Washington, 1 April 1999 (RFE/RL) -- The Executive Directors of the International Monetary Fund (IMF) have urged Kyrgyzstan to adopt a supplementary budget for 1999 to deal with the pension arrears and budgetary expenses accumulated last year due to the impact of the Russian financial crisis.
The directors, in their annual review of the Kyrgyz Republic's economy, said the Russian turmoil had severely affected Bishkek's overall economic performance in 1998, slowing growth to only two percent and accelerating inflation to 18 percent.
They praised Kyrgyz authorities for strong, although belated, actions to tighten both fiscal -- government budget outlays -- and monetary policies. Even then, they noted, the foreign exchange rate of the Kyrgyz som fell sharply and the shortfall in exports contributed to a doubling of the country's external current account deficit.

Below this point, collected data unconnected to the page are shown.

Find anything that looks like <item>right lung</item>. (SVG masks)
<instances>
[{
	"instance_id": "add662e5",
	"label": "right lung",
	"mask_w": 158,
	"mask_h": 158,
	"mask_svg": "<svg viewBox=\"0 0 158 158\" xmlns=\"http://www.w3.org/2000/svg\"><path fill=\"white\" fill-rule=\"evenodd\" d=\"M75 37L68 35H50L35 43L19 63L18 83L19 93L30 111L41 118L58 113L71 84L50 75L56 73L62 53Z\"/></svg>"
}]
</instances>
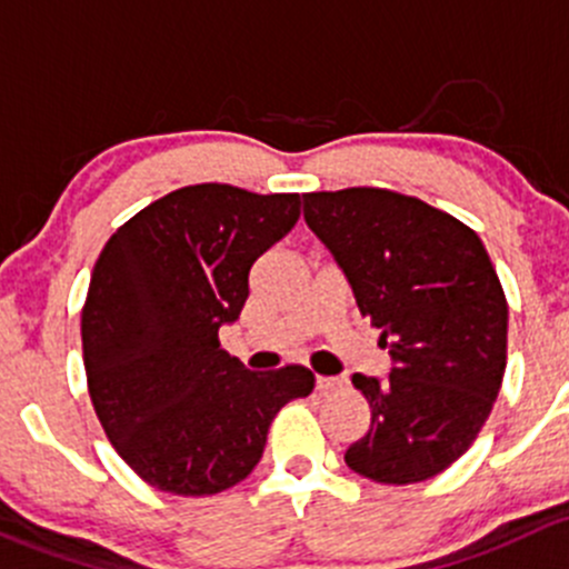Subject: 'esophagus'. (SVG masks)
I'll return each mask as SVG.
<instances>
[{"mask_svg":"<svg viewBox=\"0 0 569 569\" xmlns=\"http://www.w3.org/2000/svg\"><path fill=\"white\" fill-rule=\"evenodd\" d=\"M339 386H342V380L339 378H326V375H318V378H315V389L318 391H333L339 389Z\"/></svg>","mask_w":569,"mask_h":569,"instance_id":"esophagus-1","label":"esophagus"}]
</instances>
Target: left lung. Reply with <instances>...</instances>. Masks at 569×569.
Returning a JSON list of instances; mask_svg holds the SVG:
<instances>
[{"label":"left lung","mask_w":569,"mask_h":569,"mask_svg":"<svg viewBox=\"0 0 569 569\" xmlns=\"http://www.w3.org/2000/svg\"><path fill=\"white\" fill-rule=\"evenodd\" d=\"M307 227L331 251L391 372L353 386L372 425L350 471L380 485L436 477L473 443L507 367V298L471 227L386 189L303 194Z\"/></svg>","instance_id":"obj_1"}]
</instances>
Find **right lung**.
I'll use <instances>...</instances> for the list:
<instances>
[{"label": "right lung", "instance_id": "1", "mask_svg": "<svg viewBox=\"0 0 569 569\" xmlns=\"http://www.w3.org/2000/svg\"><path fill=\"white\" fill-rule=\"evenodd\" d=\"M298 194L224 183L178 189L103 246L81 345L92 406L122 460L158 490L213 496L254 471L273 416L307 397L303 367L246 370L221 350L249 271L296 227Z\"/></svg>", "mask_w": 569, "mask_h": 569}]
</instances>
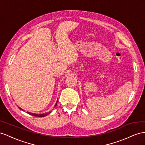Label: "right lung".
Segmentation results:
<instances>
[{"label": "right lung", "mask_w": 145, "mask_h": 145, "mask_svg": "<svg viewBox=\"0 0 145 145\" xmlns=\"http://www.w3.org/2000/svg\"><path fill=\"white\" fill-rule=\"evenodd\" d=\"M57 101H56V103L55 105V107H53V108H55V107L56 106V105H57ZM19 108L20 109H21L20 108V107H19ZM21 110H22V109H21ZM27 113H28V114H30V115H33V116H35V117H43L46 116L47 115L49 114L50 113H51V112H48V113H46V114H33V113L28 112H27Z\"/></svg>", "instance_id": "1"}]
</instances>
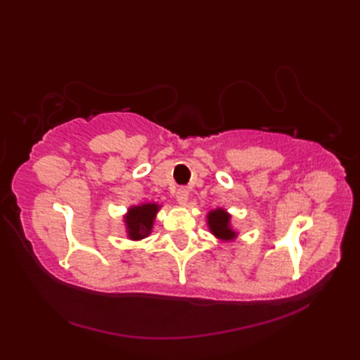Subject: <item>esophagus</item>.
Instances as JSON below:
<instances>
[{
    "label": "esophagus",
    "instance_id": "34e87169",
    "mask_svg": "<svg viewBox=\"0 0 360 360\" xmlns=\"http://www.w3.org/2000/svg\"><path fill=\"white\" fill-rule=\"evenodd\" d=\"M188 200V190L186 187H181L178 188V192H176V201H178L181 205L187 204Z\"/></svg>",
    "mask_w": 360,
    "mask_h": 360
}]
</instances>
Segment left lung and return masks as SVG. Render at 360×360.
I'll return each instance as SVG.
<instances>
[{
	"instance_id": "1",
	"label": "left lung",
	"mask_w": 360,
	"mask_h": 360,
	"mask_svg": "<svg viewBox=\"0 0 360 360\" xmlns=\"http://www.w3.org/2000/svg\"><path fill=\"white\" fill-rule=\"evenodd\" d=\"M229 221H231V215L226 213V210L223 209H217V210H212L209 215H207V223L213 235H217L219 240H233L236 233L231 229V224H229Z\"/></svg>"
}]
</instances>
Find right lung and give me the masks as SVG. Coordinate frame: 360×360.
I'll return each instance as SVG.
<instances>
[{"label": "right lung", "instance_id": "add662e5", "mask_svg": "<svg viewBox=\"0 0 360 360\" xmlns=\"http://www.w3.org/2000/svg\"><path fill=\"white\" fill-rule=\"evenodd\" d=\"M158 210V204H142L129 209L125 217L127 232L129 238L142 240L145 236H148Z\"/></svg>", "mask_w": 360, "mask_h": 360}]
</instances>
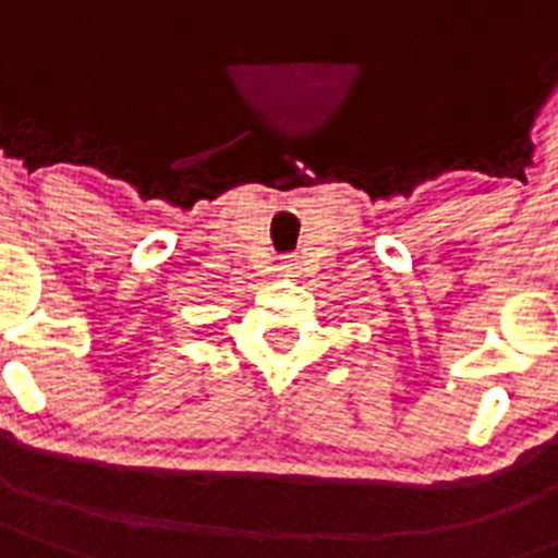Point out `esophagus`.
Segmentation results:
<instances>
[{
  "label": "esophagus",
  "instance_id": "34e87169",
  "mask_svg": "<svg viewBox=\"0 0 558 558\" xmlns=\"http://www.w3.org/2000/svg\"><path fill=\"white\" fill-rule=\"evenodd\" d=\"M278 271L280 278H294V275H298V264H294V260H283V264L278 266Z\"/></svg>",
  "mask_w": 558,
  "mask_h": 558
}]
</instances>
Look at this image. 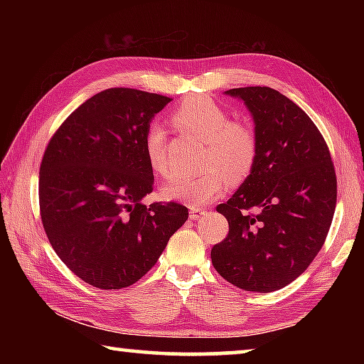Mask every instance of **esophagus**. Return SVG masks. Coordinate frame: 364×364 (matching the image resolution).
Instances as JSON below:
<instances>
[{"instance_id": "obj_1", "label": "esophagus", "mask_w": 364, "mask_h": 364, "mask_svg": "<svg viewBox=\"0 0 364 364\" xmlns=\"http://www.w3.org/2000/svg\"><path fill=\"white\" fill-rule=\"evenodd\" d=\"M204 208H200V207H196V205H193V207H189V217L193 218V220H197V218H200L202 215H204Z\"/></svg>"}]
</instances>
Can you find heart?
<instances>
[{
	"instance_id": "1",
	"label": "heart",
	"mask_w": 364,
	"mask_h": 364,
	"mask_svg": "<svg viewBox=\"0 0 364 364\" xmlns=\"http://www.w3.org/2000/svg\"><path fill=\"white\" fill-rule=\"evenodd\" d=\"M175 125L205 141L197 175L180 176L165 184L162 193L168 199L202 205L217 197L226 180L241 183L254 170L258 156V139L254 127L242 120H231L228 110L207 96H194L175 109ZM144 156L154 173L170 175L167 132L160 123L146 128Z\"/></svg>"
}]
</instances>
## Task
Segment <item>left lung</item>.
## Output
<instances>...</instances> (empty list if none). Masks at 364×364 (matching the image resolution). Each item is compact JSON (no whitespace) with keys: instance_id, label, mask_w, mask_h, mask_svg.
Segmentation results:
<instances>
[{"instance_id":"8db88e82","label":"left lung","mask_w":364,"mask_h":364,"mask_svg":"<svg viewBox=\"0 0 364 364\" xmlns=\"http://www.w3.org/2000/svg\"><path fill=\"white\" fill-rule=\"evenodd\" d=\"M254 117V170L217 212L230 232L210 252L221 278L252 292H273L304 273L328 236L337 200L329 147L315 123L268 86L232 88Z\"/></svg>"}]
</instances>
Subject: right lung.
<instances>
[{
    "instance_id": "add662e5",
    "label": "right lung",
    "mask_w": 364,
    "mask_h": 364,
    "mask_svg": "<svg viewBox=\"0 0 364 364\" xmlns=\"http://www.w3.org/2000/svg\"><path fill=\"white\" fill-rule=\"evenodd\" d=\"M170 101L133 88L104 90L67 117L43 156V228L67 268L97 289L143 278L188 220L178 202L143 204L154 186L143 138Z\"/></svg>"
}]
</instances>
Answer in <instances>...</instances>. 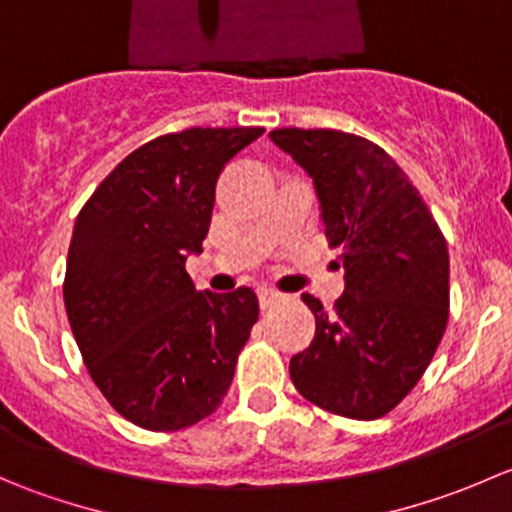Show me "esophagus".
<instances>
[{"instance_id": "1", "label": "esophagus", "mask_w": 512, "mask_h": 512, "mask_svg": "<svg viewBox=\"0 0 512 512\" xmlns=\"http://www.w3.org/2000/svg\"><path fill=\"white\" fill-rule=\"evenodd\" d=\"M257 297H260V307L262 309H270L272 304H277V302H287V294H282V292H277V289H270V287H262L260 292H257Z\"/></svg>"}]
</instances>
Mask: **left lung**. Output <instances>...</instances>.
Listing matches in <instances>:
<instances>
[{"mask_svg":"<svg viewBox=\"0 0 512 512\" xmlns=\"http://www.w3.org/2000/svg\"><path fill=\"white\" fill-rule=\"evenodd\" d=\"M270 138L312 178L324 232L342 247L344 265L334 312L302 294L317 332L289 361L292 384L332 414H389L446 332V240L409 175L376 143L324 128H277Z\"/></svg>","mask_w":512,"mask_h":512,"instance_id":"left-lung-1","label":"left lung"}]
</instances>
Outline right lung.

The annual review was conducted by the 24 IMF executive directors who, individually or in groups, represent all 184 member nations of the fund in overseeing its daily operations. The review was conducted March 3 and released this week.
The directors said there had been some shortcomings in the country's first reaction to the effects of the Russian crisis -- the national bank, for example, should have allowed a faster depreciation of the currency exchange rate. But they added that the government's overall response since has been strong and should help stabilize the situation and foster an environment conducive to sustained growth.
Still, they said, Kyrgyzstan needs to continue focusing on fiscal restraint to contain domestic demand, reduce inflation and to clean up the arrears and over-expenditures from 1998.
The directors praised Bishkek for revenue-enhancing measures adopted recently and urged them to resist proposals to grant tax holidays or exemptions which would erode the tax base.
But while keeping tax revenues strong and expenses down, the IMF directors reminded Kyrgyzstan to protect social spending to help alleviate the impact of the crisis on the poorest and most vulnerable segments of society.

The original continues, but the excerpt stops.